I am not a fan of the Facebook
timeline layout and I'm quite crotchety about it. I have trouble finding recent
posts and trouble deciding on a cover photo. Also I don't like that the profile
pictures on this new layout are so small.
Nonetheless one day while clicking around my timeline and looking
at some of my wall posts from my early years on Facebook, I stumbled upon a
piece of creative non-fiction I wrote back in 2006. Usually when I look back at
things I wrote long ago I cringe, but this time that wasn't the case. Reading
this piece reminded me of a time in my life when writing was everything and
everything was a story or poem waiting to be written.
My hope, my prayer is that I can get back to this, that I can get
back to feeling like a real writer again.
And in case you're curious, here's that little piece of prose I
found tucked in my timeline.
Untitled Ramblings for T.
Image by Wee Lakeo via Creative Commons |
They were eating ice cream in a food court. He
was studying her as she crunched bites out of her waffle cone. He watched
carefully so he could warn her about drips of vanilla that were coveting a spot
on the thigh of her pants. He ate sweet cream from a big Styrofoam bowl. ‘O
taste and see that the Lord is good,’ rang in her head as she watched him lick
the spoon.
His hunger for God was apparent. Every time she mentioned another long Sunday at church he hit her with a list of questions that made her feel the way her sources must as she interviewed them for another story. He wanted to know what she believed and why. She told him, God is love and desires communion with creation. But she didn’t know how to explain the moments she’d felt the spirit of God move through her body and tickle her toes.
He told her he’d made a deal with God: "I said 'Look God, I won’t blame you for the bad stuff as long as you don’t expect me to thank you for the good stuff. And I’ll never ask you for anything.'"
He told her he couldn’t pray, ‘Oh thank you Lord for that promotion’ when there are people in Nicaragua searching for dinner in landfills. She didn’t know what to say. She thanked God daily for her reporting gig, her Chevy Cavalier, her two-bedroom home, for the blue of a cloudless sky and for the flavor of wild berry tea smoothies. What was she to say?
He said that he could never thank God for saving him from a tornado if his neighbor’s house was destroyed. He believed in God, but in an absent one, not a Heavenly Father just a deadbeat dad.
He wanted to know how she pictured God. She didn’t. Not anymore. It took her years to stop seeing the big white man with white hair and white eyes that she prayed to as a little girl. Her God was ever present but was now invisible and that’s the way she liked it. Because most white men intimidated the shit out of her worshiping one was out of the question. Fear of the Lord couldn’t mean this, she reasoned.

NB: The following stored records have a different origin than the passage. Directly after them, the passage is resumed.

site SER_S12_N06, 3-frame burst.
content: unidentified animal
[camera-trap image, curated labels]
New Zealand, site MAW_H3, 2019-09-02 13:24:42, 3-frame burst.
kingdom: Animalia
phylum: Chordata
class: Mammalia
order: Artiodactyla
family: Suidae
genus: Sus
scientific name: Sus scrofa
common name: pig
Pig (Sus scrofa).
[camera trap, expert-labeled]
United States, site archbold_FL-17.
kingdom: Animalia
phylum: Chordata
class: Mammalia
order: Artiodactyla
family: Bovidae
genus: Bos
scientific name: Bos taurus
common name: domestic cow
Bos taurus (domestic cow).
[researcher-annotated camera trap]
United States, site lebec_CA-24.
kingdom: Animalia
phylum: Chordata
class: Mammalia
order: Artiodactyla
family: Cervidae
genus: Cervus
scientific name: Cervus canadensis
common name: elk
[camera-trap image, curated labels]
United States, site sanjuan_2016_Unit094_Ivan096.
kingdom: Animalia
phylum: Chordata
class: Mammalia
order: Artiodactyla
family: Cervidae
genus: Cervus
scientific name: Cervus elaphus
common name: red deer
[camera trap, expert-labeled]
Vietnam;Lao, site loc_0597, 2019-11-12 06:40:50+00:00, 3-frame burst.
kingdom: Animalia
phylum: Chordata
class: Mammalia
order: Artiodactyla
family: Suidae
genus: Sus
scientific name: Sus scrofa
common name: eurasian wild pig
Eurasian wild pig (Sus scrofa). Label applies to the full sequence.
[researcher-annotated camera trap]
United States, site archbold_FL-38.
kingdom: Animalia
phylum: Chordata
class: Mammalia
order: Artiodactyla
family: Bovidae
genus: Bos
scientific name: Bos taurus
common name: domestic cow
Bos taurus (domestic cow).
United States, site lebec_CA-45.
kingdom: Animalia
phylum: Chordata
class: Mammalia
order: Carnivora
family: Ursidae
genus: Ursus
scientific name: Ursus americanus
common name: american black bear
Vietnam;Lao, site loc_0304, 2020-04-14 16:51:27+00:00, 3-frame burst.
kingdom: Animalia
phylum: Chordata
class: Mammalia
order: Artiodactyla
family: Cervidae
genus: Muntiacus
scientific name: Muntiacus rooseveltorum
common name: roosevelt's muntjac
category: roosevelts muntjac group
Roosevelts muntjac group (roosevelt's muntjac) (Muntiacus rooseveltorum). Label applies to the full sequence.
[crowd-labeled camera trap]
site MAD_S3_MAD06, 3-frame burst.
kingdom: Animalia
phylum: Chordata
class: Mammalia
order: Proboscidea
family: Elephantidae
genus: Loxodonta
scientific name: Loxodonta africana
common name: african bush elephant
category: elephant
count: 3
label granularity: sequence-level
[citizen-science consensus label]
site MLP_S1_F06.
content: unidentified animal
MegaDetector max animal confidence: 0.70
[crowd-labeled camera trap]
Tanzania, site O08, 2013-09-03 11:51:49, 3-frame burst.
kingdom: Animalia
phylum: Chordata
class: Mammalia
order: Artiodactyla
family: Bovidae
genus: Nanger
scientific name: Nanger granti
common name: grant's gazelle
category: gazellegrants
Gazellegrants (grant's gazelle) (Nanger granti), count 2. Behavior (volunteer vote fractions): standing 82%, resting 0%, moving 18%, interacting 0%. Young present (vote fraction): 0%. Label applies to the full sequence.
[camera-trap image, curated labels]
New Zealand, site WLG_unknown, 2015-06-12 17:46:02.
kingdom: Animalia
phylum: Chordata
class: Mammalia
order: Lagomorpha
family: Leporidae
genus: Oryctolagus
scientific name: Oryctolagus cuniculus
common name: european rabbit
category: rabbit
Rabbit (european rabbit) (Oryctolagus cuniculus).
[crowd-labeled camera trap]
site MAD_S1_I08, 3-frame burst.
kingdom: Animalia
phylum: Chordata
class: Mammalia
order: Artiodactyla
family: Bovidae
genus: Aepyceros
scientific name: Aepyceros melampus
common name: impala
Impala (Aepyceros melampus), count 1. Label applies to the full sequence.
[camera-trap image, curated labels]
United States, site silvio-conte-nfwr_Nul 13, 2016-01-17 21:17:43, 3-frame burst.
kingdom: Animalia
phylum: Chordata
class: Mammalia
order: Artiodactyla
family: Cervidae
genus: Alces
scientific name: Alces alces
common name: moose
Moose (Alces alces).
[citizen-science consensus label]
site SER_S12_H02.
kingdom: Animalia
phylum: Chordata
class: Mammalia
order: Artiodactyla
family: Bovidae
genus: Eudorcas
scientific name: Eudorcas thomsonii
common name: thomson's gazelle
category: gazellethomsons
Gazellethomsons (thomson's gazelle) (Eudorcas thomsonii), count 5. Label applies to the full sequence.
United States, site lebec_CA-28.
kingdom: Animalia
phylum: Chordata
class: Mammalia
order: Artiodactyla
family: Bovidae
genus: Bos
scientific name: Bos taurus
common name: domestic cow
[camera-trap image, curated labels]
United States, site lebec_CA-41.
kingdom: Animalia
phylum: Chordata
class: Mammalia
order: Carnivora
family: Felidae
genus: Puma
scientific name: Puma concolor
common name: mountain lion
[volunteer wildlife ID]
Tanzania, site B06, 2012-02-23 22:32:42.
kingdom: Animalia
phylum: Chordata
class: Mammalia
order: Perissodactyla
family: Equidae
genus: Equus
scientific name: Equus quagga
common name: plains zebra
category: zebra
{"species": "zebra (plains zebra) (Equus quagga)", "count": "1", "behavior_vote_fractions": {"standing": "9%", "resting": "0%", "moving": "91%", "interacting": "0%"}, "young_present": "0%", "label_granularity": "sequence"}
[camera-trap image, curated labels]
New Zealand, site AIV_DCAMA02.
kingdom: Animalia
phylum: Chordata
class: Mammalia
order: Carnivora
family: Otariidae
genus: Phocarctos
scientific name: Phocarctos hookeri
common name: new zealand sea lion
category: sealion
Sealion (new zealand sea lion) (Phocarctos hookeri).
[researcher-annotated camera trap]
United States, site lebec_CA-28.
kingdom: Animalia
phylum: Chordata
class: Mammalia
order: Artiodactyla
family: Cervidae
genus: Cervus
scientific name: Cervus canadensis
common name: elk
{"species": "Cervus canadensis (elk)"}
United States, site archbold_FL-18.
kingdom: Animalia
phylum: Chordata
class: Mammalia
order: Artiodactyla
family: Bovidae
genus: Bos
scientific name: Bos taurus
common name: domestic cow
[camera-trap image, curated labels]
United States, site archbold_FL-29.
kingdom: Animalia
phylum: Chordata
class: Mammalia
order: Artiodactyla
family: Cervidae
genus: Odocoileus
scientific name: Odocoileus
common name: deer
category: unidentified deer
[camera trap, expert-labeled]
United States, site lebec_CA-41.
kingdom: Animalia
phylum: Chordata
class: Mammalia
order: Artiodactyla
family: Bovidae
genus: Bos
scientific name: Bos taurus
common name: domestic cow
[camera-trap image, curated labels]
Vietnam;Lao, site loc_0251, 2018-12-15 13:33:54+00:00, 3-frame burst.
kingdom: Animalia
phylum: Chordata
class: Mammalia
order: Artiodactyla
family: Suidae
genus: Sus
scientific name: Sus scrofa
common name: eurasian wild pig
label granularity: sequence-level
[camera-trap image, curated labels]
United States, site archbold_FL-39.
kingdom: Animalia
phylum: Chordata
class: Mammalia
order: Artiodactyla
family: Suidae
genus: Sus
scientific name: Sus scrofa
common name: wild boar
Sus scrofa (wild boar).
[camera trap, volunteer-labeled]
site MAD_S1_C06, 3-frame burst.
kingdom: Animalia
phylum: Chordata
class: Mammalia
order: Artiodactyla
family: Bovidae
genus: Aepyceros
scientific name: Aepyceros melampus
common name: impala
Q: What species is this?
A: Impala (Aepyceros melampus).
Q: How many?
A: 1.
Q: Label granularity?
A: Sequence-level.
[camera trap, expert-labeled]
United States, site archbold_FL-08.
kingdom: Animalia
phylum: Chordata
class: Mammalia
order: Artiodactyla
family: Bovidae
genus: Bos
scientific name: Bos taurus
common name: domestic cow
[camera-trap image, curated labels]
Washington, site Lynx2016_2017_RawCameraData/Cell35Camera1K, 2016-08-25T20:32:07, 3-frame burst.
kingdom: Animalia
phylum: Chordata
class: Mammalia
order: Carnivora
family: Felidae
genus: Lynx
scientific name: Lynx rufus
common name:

God could be anything, he said. God could be a vapor. Or ice cream, she thought but she didn’t say it out loud for fear it would confuse him or convince him she prayed to false idols.
But she and he had one thing in common – the thought of a God that played favorites terrified them both. She told her husband that once and he tried to convince her she should be grateful to be chosen. But instead she wanted to vomit from disgust and fear because what kind of parent has a favorite child?
If I could get Pinterest to finish creating my boards, I would pin this right now.
ReplyDeleteThanks, girl. I didn't know you were on Pinterest. Send me your handle so I can follow your boards!